Attorneys often realize that clients arrested and charged with a criminal offense may suffer from mental illness. Maryland does not differ from other states in that many mentally ill people are put in jail rather than in hospitals, where they can receive proper treatment. It does differ from all but four other states in that it does not authorize assisted outpatient treatment (AOT), in which a judge can order a mentally ill individual to follow an outpatient treatment plan.
In states permitting AOT, such plans include taking prescribed psychiatric medication and meeting regularly with mental health professionals. With an AOT, a judge may order a person suffering from mental illness not to associate with certain people or go to particular places that may exacerbate the patient’s condition. Because of a lack of AOT and other mental health support, the likelihood of incarceration rather than hospitalization for severely mentally ill patients in Maryland is approximately 2.6 to 1, according to the Treatment Advocacy Center.
Mental Health and Crime
Under Maryland law, a defendant can plead “not criminally responsible,” otherwise known as an insanity plea. Not criminally responsible means that the person was “insane” at the time of the offense. It is necessary to file such a plea at the time of the initial pleading. The court may allow a later filing for such a plea if there is good cause. The burden of proof of “not criminally responsible” falls on the defendant. Before that initial plea is filed, the defendant must undergo a competency hearing.

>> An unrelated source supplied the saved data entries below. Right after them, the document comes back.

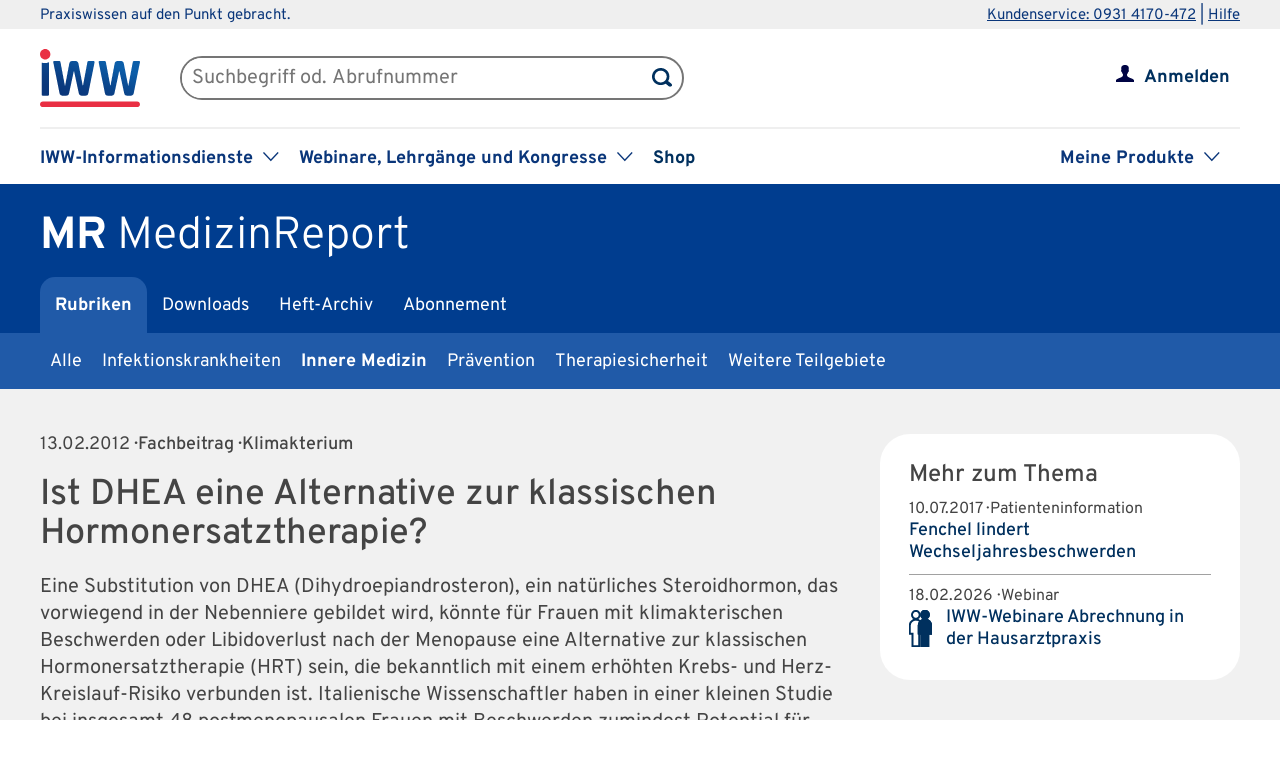

--- FILE ---
content_type: text/css
request_url: https://www.iww.de/css/services/mr.css
body_size: 511
content:
/* Keine Bestellung moeglich */
.no_phone #menu-sc_order_step1, .no_phone .header .button_green, .button_test_account, .wrapper_button_test_account .button_green.button_test_account {display:none;}

/* Produkt-Header */
#wrapper_product_header_top {background-color: #003d8f;}
#wrapper_product_header_bottom, #main_menu_product .active a, #wrapper_product_header .menue-hide {background-color: #205aa8;}
#wrapper_product_header .menue-hide {-moz-box-shadow: 0px 0px 10px 0px #003d8f; -webkit-box-shadow: 0px 0px 10px 0px #003d8f; box-shadow: 0px 0px 10px 0px #003d8f;}

--- FILE ---
content_type: image/svg+xml
request_url: https://www.iww.de/img/icon_facebook.svg
body_size: 564
content:
<?xml version="1.0" encoding="utf-8"?>
<!-- Generator: Adobe Illustrator 19.2.1, SVG Export Plug-In . SVG Version: 6.00 Build 0)  -->
<svg version="1.1" id="Ebene_1" xmlns="http://www.w3.org/2000/svg" xmlns:xlink="http://www.w3.org/1999/xlink" x="0px" y="0px"
	 width="38.2px" height="81px" viewBox="0 0 38.2 81" style="enable-background:new 0 0 38.2 81;" xml:space="preserve">
<style type="text/css">
	.st0{fill:#424242;}
</style>
<g id="facebook">
	<path class="st0" d="M25.4,81H10.2V40.6H0v-14h10.2v-8.1C10.2,7.1,13.2,0,26.8,0H38v14h-6.9c-5.3,0-5.5,2-5.5,5.7v7.1h12.6
		l-1.8,13.8H25.2L25.4,81L25.4,81z"/>
</g>
</svg>


--- FILE ---
content_type: image/svg+xml
request_url: https://www.iww.de/img/logo_vbm.svg
body_size: 5722
content:
<?xml version="1.0" encoding="utf-8"?>
<!-- Generator: Adobe Illustrator 22.1.0, SVG Export Plug-In . SVG Version: 6.00 Build 0)  -->
<!DOCTYPE svg PUBLIC "-//W3C//DTD SVG 1.1//EN" "http://www.w3.org/Graphics/SVG/1.1/DTD/svg11.dtd">
<svg version="1.1" id="Ebene_1" xmlns="http://www.w3.org/2000/svg" xmlns:xlink="http://www.w3.org/1999/xlink" x="0px" y="0px"
	 viewBox="0 0 300 63" style="enable-background:new 0 0 300 63;" xml:space="preserve">
<style type="text/css">
	.st0{fill:#002855;}
</style>
<g>
	<path class="st0" d="M294.7,38.9c-1.3-0.3-1.6-0.5-1.6-1v0c0-0.4,0.3-0.6,0.9-0.6c0.6,0,1.3,0.3,1.9,0.7l0.8-1.2
		c-0.7-0.6-1.7-0.9-2.7-0.9c-1.5,0-2.6,0.9-2.6,2.2v0c0,1.5,1,1.9,2.4,2.2c1.2,0.3,1.5,0.5,1.5,0.9v0c0,0.4-0.4,0.7-1.1,0.7
		c-0.8,0-1.5-0.3-2.2-0.9l-1,1.1c0.9,0.8,2,1.2,3.1,1.2c1.6,0,2.7-0.8,2.7-2.3v0C297,39.8,296.2,39.3,294.7,38.9z"/>
	<path class="st0" d="M73.3,27.5L73.3,27.5c-0.1-0.4-0.4-0.6-0.8-0.6l-2.3-0.1c-1.7,0-2.5-0.5-3.6-1.1c-0.6-0.3-1.3-0.7-2.2-1.1
		c-1.2-0.5-2.6-0.6-3.9-0.3l-8.3,2.2L46.7,7.6L46,8.1c-4.5,3.1-7.3,7.9-7.6,13.3L24,7l-0.1-0.1l-0.4,0.8c-4.2,8.3-2.9,18.5,3.2,25.5
		L2.7,39.2l-0.3,0.1l3.7,2c6.8,3.7,13,8.3,18.4,13.7l0.4,0.4l0.4-0.3c11.3-8.5,23.6-15.8,36.5-21.6l11-5
		C73.2,28.3,73.3,27.9,73.3,27.5z M28.9,33.8l0.2,0L28.3,33c-6.2-6.4-7.8-16.1-4.1-24.1l20.6,20.7l0,0l15.9-4.1
		c1.1-0.3,2.2-0.2,3.2,0.2c0.8,0.3,1.5,0.7,2,1c1.2,0.7,2.2,1.2,4.2,1.3l0.6,0l-9.4,4.2c-12.8,5.8-25,13-36.3,21.5
		c-5.5-5.3-11.6-9.9-18.3-13.5l-1-0.5L28.9,33.8z M45.3,28.3l-5.7-5.8c0-5.1,2.4-9.9,6.5-13l5,17.2L45.3,28.3z"/>
	<polygon class="st0" points="86.3,50 81.1,35.8 76.2,35.8 84.3,56 88.2,56 96.3,35.8 91.6,35.8 	"/>
	<path class="st0" d="M107.9,35.5c-6.2,0-10.7,4.7-10.7,10.4v0.1c0,5.7,4.4,10.3,10.6,10.3c6.2,0,10.7-4.7,10.7-10.4v-0.1
		C118.6,40.1,114.1,35.5,107.9,35.5z M113.9,45.9c0,3.4-2.5,6.2-6,6.2c-3.6,0-6.1-2.9-6.1-6.3v-0.1c0-3.4,2.5-6.2,6-6.2
		C111.4,39.6,113.9,42.4,113.9,45.9L113.9,45.9z"/>
	<path class="st0" d="M132,48.2h4.4V51c-1.1,0.8-2.5,1.2-4.2,1.2c-3.6,0-6.1-2.7-6.1-6.4v-0.1c0-3.4,2.5-6.2,5.8-6.2
		c2.3,0,3.7,0.7,5.2,2l2.8-3.4c-2.1-1.8-4.3-2.8-7.9-2.8c-6.1,0-10.5,4.7-10.5,10.4v0.1c0,5.9,4.3,10.3,10.5,10.3
		c3.7,0,6.5-1.4,8.6-3.2v-8.7H132V48.2z"/>
	<polygon class="st0" points="149.3,47.8 158.8,47.8 158.8,43.8 149.3,43.8 149.3,39.8 160.1,39.8 160.1,35.8 144.9,35.8 
		144.9,55.9 160.2,55.9 160.2,52 149.3,52 	"/>
	<polygon class="st0" points="168.5,35.8 164.1,35.8 164.1,55.9 178.5,55.9 178.5,51.9 168.5,51.9 	"/>
	<path class="st0" d="M187.9,43.4c1.4,0,2.3-0.5,3-1.3l-1-1c-0.6,0.5-1.1,0.9-1.9,0.9c-1.3,0-2.1-1.1-2.1-2.3v0
		c0-1.3,0.9-2.3,2.1-2.3c0.7,0,1.3,0.3,1.9,0.8l1-1.2c-0.7-0.7-1.5-1.1-2.9-1.1c-2.3,0-3.8,1.7-3.8,3.8v0
		C184.1,41.8,185.7,43.4,187.9,43.4z"/>
	<path class="st0" d="M196.3,35.8c-2.3,0-3.9,1.7-3.9,3.8v0c0,2.1,1.6,3.8,3.9,3.8s3.9-1.7,3.9-3.8v0
		C200.2,37.5,198.6,35.8,196.3,35.8z M198.5,39.7c0,1.3-0.9,2.3-2.2,2.3c-1.3,0-2.2-1.1-2.2-2.3v0c0-1.3,0.9-2.3,2.2-2.3
		C197.6,37.3,198.5,38.4,198.5,39.7L198.5,39.7z"/>
	<polygon class="st0" points="206.1,39.1 204.2,36 202.4,36 202.4,43.3 204,43.3 204,38.5 206.1,41.6 206.1,41.6 208.2,38.5 
		208.2,43.3 209.8,43.3 209.8,36 208,36 	"/>
	<polygon class="st0" points="216,39.1 214.1,36 212.3,36 212.3,43.3 213.9,43.3 213.9,38.5 216,41.6 216,41.6 218.1,38.5 
		218.1,43.3 219.7,43.3 219.7,36 217.9,36 	"/>
	<path class="st0" d="M226.9,40.2c0,1.2-0.6,1.8-1.6,1.8c-1,0-1.6-0.6-1.6-1.8V36h-1.6v4.2c0,2.2,1.2,3.3,3.2,3.3s3.2-1.1,3.2-3.3
		V36h-1.6V40.2z"/>
	<polygon class="st0" points="235.9,40.5 232.4,36 231,36 231,43.3 232.5,43.3 232.5,38.6 236.1,43.3 237.5,43.3 237.5,36 235.9,36 
			"/>
	<rect x="240.1" y="36" class="st0" width="1.6" height="7.4"/>
	<path class="st0" d="M247.8,41.9c-1.3,0-2.1-1.1-2.1-2.3v0c0-1.3,0.9-2.3,2.1-2.3c0.7,0,1.3,0.3,1.9,0.8l1-1.2
		c-0.7-0.7-1.5-1.1-2.9-1.1c-2.3,0-3.8,1.7-3.8,3.8v0c0,2.1,1.6,3.8,3.8,3.8c1.4,0,2.3-0.5,3-1.3l-1-1
		C249.2,41.6,248.7,41.9,247.8,41.9z"/>
	<path class="st0" d="M255.4,35.9l-3.1,7.4h1.6l0.7-1.6h3.1l0.7,1.6h1.7l-3.1-7.4H255.4z M255.1,40.2l1-2.4l1,2.4H255.1z"/>
	<polygon class="st0" points="260.5,37.4 262.7,37.4 262.7,43.3 264.3,43.3 264.3,37.4 266.6,37.4 266.6,36 260.5,36 	"/>
	<rect x="268.7" y="36" class="st0" width="1.6" height="7.4"/>
	<path class="st0" d="M276.5,35.8c-2.3,0-3.9,1.7-3.9,3.8v0c0,2.1,1.6,3.8,3.9,3.8c2.3,0,3.9-1.7,3.9-3.8v0
		C280.4,37.5,278.8,35.8,276.5,35.8z M278.7,39.7c0,1.3-0.9,2.3-2.2,2.3c-1.3,0-2.2-1.1-2.2-2.3v0c0-1.3,0.9-2.3,2.2-2.3
		C277.8,37.3,278.7,38.4,278.7,39.7L278.7,39.7z"/>
	<polygon class="st0" points="287.5,40.5 284.1,36 282.6,36 282.6,43.3 284.2,43.3 284.2,38.6 287.8,43.3 289.1,43.3 289.1,36 
		287.5,36 	"/>
	<path class="st0" d="M187.9,53.1h1.6v1c-0.4,0.3-0.9,0.4-1.5,0.4c-1.3,0-2.2-1-2.2-2.3v0c0-1.3,0.9-2.3,2.1-2.3
		c0.9,0,1.4,0.3,1.9,0.7l1-1.2c-0.8-0.7-1.6-1-2.9-1c-2.2,0-3.9,1.7-3.9,3.8v0c0,2.2,1.6,3.8,3.9,3.8c1.3,0,2.4-0.5,3.1-1.2v-3.2
		h-3.2V53.1z"/>
	<path class="st0" d="M199.6,51L199.6,51c0-0.7-0.2-1.3-0.6-1.7c-0.5-0.5-1.2-0.7-2.1-0.7h-3.4v7.4h1.6v-2.4h1.2h0l1.6,2.4h1.9
		l-1.8-2.6C198.9,52.9,199.6,52.2,199.6,51z M197.9,51.1c0,0.6-0.5,1-1.2,1H195V50h1.6C197.4,50,197.9,50.4,197.9,51.1L197.9,51.1z"
		/>
	<path class="st0" d="M205.4,48.4c-2.3,0-3.9,1.7-3.9,3.8v0c0,2.1,1.6,3.8,3.9,3.8c2.3,0,3.9-1.7,3.9-3.8v0
		C209.3,50.1,207.7,48.4,205.4,48.4z M207.6,52.2c0,1.3-0.9,2.3-2.2,2.3c-1.3,0-2.2-1.1-2.2-2.3v0c0-1.3,0.9-2.3,2.2-2.3
		C206.7,49.9,207.6,51,207.6,52.2L207.6,52.2z"/>
	<path class="st0" d="M216.2,52.8c0,1.2-0.6,1.8-1.6,1.8c-1,0-1.6-0.6-1.6-1.8v-4.2h-1.6v4.2c0,2.2,1.2,3.3,3.2,3.3s3.2-1.1,3.2-3.3
		v-4.1h-1.6V52.8z"/>
	<path class="st0" d="M223.2,48.6h-3v7.4h1.6v-2.2h1.2c1.6,0,3-0.9,3-2.6v0C226,49.6,225,48.6,223.2,48.6z M224.4,51.1
		c0,0.6-0.5,1.1-1.3,1.1h-1.3V50h1.2C223.9,50,224.4,50.4,224.4,51.1L224.4,51.1z"/>
</g>
</svg>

Many mentally ill people are arrested for non-violent offenses, such as disorderly conduct, which is really a manifestation of their disease. Whether the charges against them involve violence or not, mentally ill people are often victimized while incarcerated, since they are easy targets and often do not understand their situation. The state of Maryland pays more for incarcerating a mentally ill inmate than a competent one, since such inmates have high medication and needs and many require segregation from the general population.
Mental Health Courts and Crisis Intervention Training
Even though the state lacks an AOT, mental illness awareness plays a role in the judicial process. Maryland Defendants can receive mental health support through the state’s mental health courts. These courts use a problem-solving approach rather than the standard criminal court action. Mental health screenings identify participants, but participation in mental health court is voluntary. Each defendant receives an individualized treatment plan. The goal of mental health court is not only to aid defendants suffering from mental health issues, but to “address underlying problems contributing to criminal behavior,” thus lowering the recidivism rate for mentally ill offenders.
Crisis Intervention Training (CIT) is relatively new in Maryland. In 2015, only 11 jurisdictions had CIT programs, although the number has grown in the past two years. The Mental Health Association of Maryland describes CIT as “a partnership between law enforcement, behavioral health providers and advocates to assist and divert individuals in crisis, resulting in less lethal interventions, better outcomes, and increased safety for all involved.”
Both mental health courts and CITs work to redirect seriously mental ill people from the criminal justice system into some type of mental health support. About 30 percent of the severely mentally ill population charged with relatively minor offenses is now served by either mental health courts or CITs.
In 2016, a Maryland law firm filed suit against the Maryland Department of Health and Mental Hygiene and its director to force the transfer of mentally ill defendants to hospital beds, rather than keep them in jail. The four plaintiffs in the suit were all deemed mentally incompetent by a judge, who ordered them treated at a Howard County maximum security forensic hospital. However, like many other Maryland hospitals designed to care for such patients, the Howard County facility was way beyond capacity. The lawsuit states that such mentally ill defendants are thus forced to “languish unlawfully in jail or detention facilities.”
How an Attorney Can Help
When a person with a mental illness is arrested, a criminal lawyer with expertise in mental health awareness can make a difference in the outcome. The attorney can discuss jail diversion programs such as CITs and mental health courts, as well as document evidence for a “not criminally responsible” plea.